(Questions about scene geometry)
----
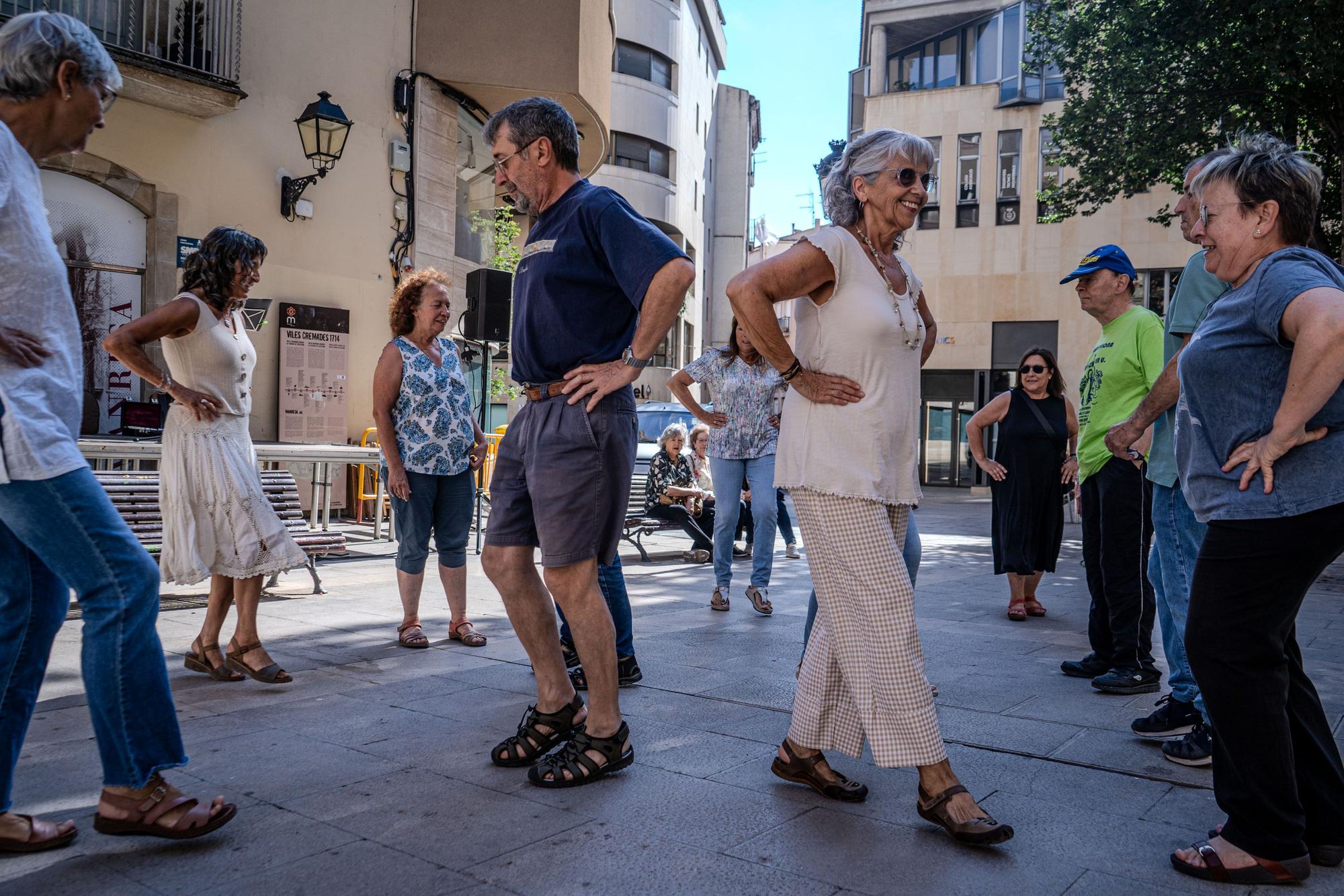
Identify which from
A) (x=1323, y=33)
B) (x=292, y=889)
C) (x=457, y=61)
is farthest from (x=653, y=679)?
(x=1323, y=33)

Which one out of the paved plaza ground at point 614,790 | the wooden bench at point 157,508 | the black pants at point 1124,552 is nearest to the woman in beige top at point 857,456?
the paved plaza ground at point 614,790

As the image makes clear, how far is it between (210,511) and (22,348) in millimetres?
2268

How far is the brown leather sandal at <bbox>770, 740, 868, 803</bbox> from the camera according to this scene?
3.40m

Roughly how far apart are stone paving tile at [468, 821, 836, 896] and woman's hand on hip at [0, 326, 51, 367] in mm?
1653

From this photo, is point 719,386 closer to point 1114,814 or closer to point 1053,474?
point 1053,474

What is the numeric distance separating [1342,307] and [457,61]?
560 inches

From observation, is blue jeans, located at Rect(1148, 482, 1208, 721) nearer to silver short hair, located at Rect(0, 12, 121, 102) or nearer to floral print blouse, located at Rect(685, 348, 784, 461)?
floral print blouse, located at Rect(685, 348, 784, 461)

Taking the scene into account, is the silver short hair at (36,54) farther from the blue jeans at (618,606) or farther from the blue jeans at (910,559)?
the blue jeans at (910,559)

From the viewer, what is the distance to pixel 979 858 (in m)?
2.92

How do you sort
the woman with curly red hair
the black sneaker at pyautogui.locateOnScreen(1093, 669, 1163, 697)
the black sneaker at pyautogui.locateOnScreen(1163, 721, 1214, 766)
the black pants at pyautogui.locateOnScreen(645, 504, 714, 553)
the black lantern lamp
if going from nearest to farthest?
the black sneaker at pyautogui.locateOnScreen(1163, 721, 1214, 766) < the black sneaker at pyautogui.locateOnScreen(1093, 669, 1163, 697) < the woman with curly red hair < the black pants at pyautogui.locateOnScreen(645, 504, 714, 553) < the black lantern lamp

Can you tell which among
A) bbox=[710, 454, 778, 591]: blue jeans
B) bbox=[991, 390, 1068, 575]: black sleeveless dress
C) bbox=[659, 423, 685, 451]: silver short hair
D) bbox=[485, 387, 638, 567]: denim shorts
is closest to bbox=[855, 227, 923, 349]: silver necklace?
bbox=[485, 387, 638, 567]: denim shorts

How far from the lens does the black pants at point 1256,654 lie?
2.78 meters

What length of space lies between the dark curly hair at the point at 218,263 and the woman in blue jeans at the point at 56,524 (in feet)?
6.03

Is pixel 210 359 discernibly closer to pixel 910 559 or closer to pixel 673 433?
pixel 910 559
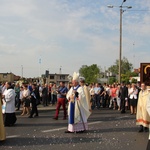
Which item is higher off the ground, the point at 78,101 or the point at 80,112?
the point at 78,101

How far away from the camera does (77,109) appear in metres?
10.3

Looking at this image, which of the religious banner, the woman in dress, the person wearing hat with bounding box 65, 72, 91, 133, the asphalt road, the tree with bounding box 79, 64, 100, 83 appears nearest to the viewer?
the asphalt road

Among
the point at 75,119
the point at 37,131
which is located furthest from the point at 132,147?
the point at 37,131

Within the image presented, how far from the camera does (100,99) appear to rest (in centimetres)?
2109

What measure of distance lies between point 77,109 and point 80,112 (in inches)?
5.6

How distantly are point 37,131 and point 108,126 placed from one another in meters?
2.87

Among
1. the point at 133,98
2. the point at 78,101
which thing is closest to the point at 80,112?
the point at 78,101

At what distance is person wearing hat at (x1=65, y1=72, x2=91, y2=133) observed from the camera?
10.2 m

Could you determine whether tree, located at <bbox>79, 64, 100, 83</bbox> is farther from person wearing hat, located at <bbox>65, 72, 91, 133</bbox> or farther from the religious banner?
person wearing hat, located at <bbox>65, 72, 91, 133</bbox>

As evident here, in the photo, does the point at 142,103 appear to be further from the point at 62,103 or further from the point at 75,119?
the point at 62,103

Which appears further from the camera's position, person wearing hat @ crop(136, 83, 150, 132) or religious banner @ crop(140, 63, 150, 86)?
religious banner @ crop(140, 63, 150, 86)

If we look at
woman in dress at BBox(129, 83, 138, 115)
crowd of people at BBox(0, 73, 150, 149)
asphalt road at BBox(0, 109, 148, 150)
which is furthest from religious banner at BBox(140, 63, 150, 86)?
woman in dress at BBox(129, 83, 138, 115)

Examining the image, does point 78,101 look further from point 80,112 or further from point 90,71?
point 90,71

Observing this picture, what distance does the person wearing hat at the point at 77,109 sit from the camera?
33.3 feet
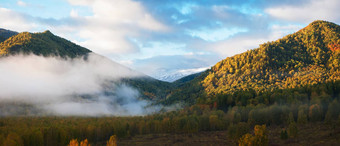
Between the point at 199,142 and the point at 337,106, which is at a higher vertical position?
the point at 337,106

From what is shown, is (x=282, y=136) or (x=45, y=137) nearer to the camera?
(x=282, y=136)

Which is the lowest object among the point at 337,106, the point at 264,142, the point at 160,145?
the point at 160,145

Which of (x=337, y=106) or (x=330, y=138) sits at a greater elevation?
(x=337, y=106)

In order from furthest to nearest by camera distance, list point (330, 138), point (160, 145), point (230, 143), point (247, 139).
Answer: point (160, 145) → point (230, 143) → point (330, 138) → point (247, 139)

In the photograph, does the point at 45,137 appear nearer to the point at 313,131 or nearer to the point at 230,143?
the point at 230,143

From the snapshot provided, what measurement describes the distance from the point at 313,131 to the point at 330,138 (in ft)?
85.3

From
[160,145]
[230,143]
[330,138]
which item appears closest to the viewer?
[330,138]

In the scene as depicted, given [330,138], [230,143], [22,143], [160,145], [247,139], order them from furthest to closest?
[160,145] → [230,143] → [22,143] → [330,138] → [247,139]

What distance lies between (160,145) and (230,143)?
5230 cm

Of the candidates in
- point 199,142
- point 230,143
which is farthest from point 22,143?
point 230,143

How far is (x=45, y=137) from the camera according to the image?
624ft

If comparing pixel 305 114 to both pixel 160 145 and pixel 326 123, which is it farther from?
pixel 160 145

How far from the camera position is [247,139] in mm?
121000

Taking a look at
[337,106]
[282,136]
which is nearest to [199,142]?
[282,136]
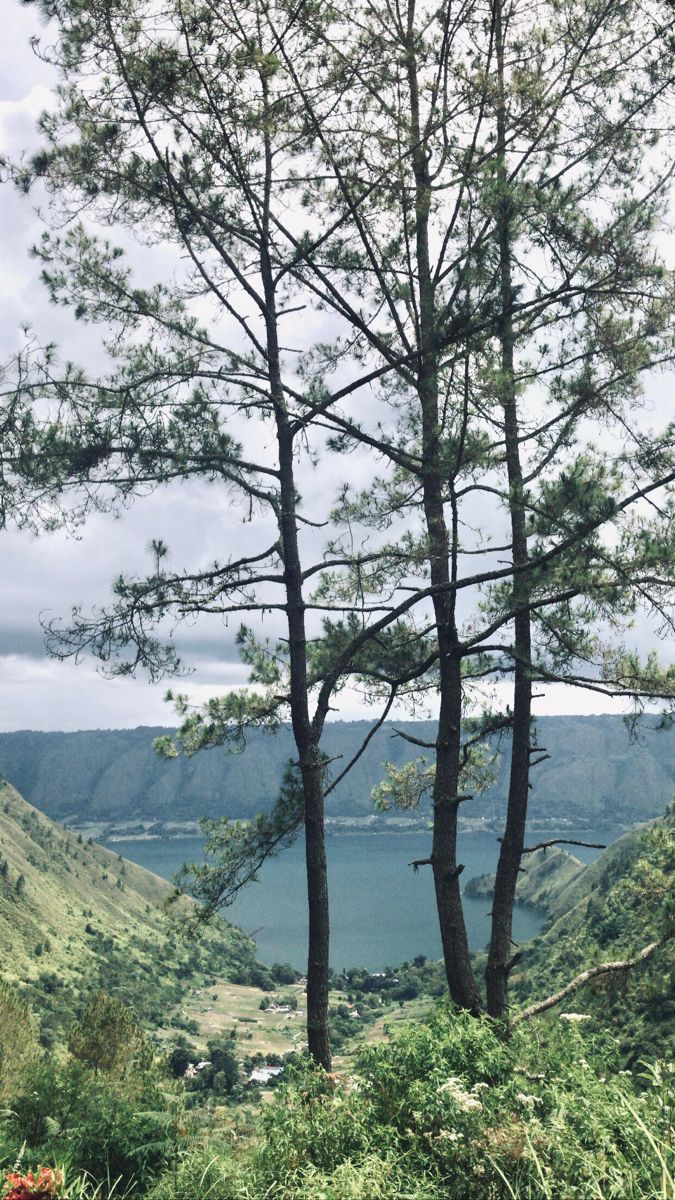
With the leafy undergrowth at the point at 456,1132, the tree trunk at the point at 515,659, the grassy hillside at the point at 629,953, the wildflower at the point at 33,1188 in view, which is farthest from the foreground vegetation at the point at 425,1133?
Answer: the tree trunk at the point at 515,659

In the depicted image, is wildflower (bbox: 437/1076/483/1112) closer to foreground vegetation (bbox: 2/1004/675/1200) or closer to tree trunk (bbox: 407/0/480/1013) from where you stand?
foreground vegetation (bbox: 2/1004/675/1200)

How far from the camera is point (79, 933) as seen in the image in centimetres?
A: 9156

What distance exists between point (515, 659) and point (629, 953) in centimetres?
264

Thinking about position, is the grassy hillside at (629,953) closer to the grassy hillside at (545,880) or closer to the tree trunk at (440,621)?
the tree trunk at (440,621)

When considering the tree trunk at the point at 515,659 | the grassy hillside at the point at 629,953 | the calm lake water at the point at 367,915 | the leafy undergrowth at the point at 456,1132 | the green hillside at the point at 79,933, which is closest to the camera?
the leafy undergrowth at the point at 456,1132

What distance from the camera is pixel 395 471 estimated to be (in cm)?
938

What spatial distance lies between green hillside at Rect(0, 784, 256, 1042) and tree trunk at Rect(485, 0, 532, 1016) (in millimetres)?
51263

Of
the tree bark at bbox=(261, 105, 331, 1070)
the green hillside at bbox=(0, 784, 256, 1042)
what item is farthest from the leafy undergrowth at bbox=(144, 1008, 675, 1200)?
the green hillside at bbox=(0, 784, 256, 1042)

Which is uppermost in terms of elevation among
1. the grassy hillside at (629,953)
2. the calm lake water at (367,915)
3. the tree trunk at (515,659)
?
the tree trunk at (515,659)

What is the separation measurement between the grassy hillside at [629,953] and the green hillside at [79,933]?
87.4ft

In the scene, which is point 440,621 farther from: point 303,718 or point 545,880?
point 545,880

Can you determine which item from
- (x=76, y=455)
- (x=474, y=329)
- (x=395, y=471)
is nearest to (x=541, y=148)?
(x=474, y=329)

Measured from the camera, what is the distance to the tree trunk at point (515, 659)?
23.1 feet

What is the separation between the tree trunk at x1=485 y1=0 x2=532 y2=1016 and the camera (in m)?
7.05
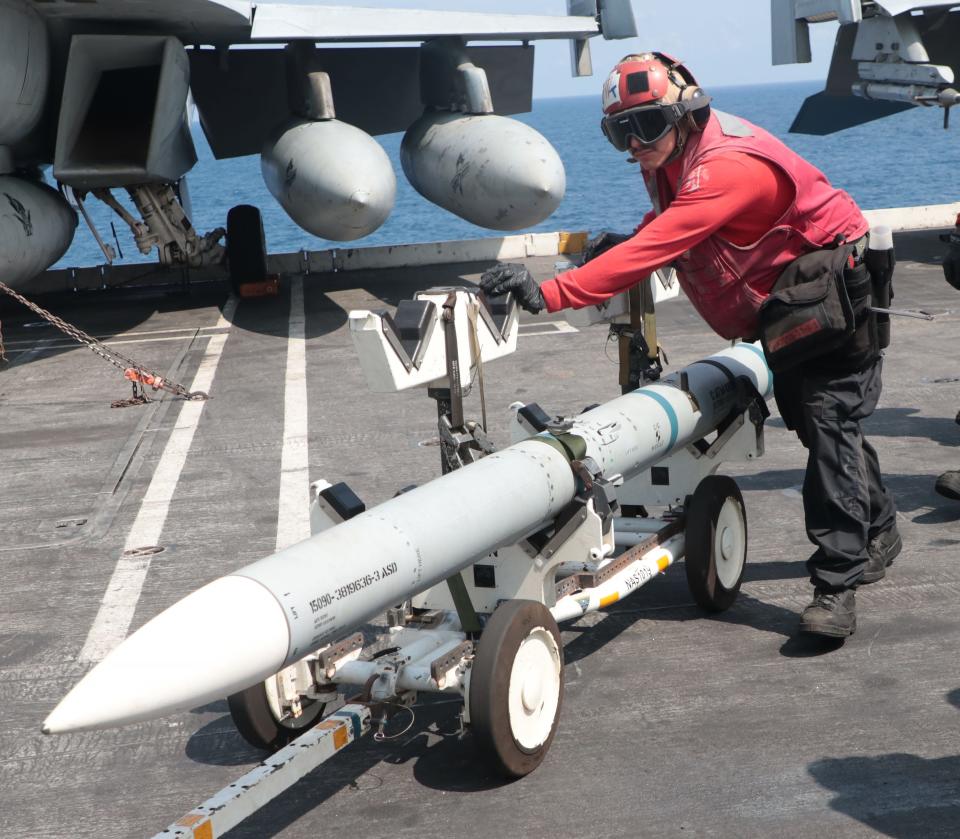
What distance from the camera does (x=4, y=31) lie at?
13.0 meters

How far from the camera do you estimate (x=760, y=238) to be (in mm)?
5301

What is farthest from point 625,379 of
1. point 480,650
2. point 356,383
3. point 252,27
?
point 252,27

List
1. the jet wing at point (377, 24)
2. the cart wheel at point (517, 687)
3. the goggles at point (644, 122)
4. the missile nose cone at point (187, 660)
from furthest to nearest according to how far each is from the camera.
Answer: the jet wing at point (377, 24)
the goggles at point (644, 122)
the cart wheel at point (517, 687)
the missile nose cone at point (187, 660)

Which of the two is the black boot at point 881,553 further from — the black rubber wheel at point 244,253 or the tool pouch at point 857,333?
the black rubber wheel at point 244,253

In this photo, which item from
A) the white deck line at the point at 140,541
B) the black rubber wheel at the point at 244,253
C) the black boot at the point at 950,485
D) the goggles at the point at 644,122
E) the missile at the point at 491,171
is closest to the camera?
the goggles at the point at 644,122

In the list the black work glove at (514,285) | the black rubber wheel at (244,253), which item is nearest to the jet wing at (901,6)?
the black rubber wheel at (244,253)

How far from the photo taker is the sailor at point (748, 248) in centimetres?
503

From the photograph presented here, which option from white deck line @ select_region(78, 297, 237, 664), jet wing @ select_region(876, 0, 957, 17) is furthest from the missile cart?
----
**INSTRUCTIONS TO FOLLOW**
Give only the lines of the records running from the line that contains "Which of (x=337, y=106)" through the line that contains "Answer: the tree", with each "camera" swapped for "viewer" and all else unchanged. Leave the pictures out.

**TASK ANSWER**
Which of (x=337, y=106) or (x=330, y=138) sits at a greater elevation?
(x=337, y=106)

In order from furthest to nearest by viewer distance, list point (330, 138), point (160, 145), point (230, 143), point (247, 139).
Answer: point (160, 145) → point (230, 143) → point (330, 138) → point (247, 139)

In the photograph, does the point at 45,137 appear nearer to the point at 313,131 or nearer to the point at 230,143?
the point at 230,143

From the snapshot provided, what measurement describes the distance from the point at 313,131 to the point at 330,138 (in ft)?
85.3

From
[160,145]
[230,143]
[330,138]
which item appears closest to the viewer?
[330,138]

In the scene as depicted, given [330,138], [230,143], [22,143], [160,145], [247,139], order them from furthest to closest?
[160,145] → [230,143] → [22,143] → [330,138] → [247,139]

What distance lies between (160,145) and (230,143)?
5230 cm

Of the candidates in
- point 199,142
- point 230,143
which is farthest from point 22,143?
point 230,143

How far is (x=45, y=137) from the viewer according to the image?
624ft

If comparing pixel 305 114 to both pixel 160 145 and pixel 326 123, which is it farther from?
pixel 160 145

How far from the viewer position is [247,139] in mm?
121000

Taking a look at
[337,106]
[282,136]
which is nearest to [199,142]?
[282,136]
With the leafy undergrowth at the point at 456,1132, the tree trunk at the point at 515,659, the grassy hillside at the point at 629,953, the wildflower at the point at 33,1188 in view, which is farthest from the foreground vegetation at the point at 425,1133?
Answer: the tree trunk at the point at 515,659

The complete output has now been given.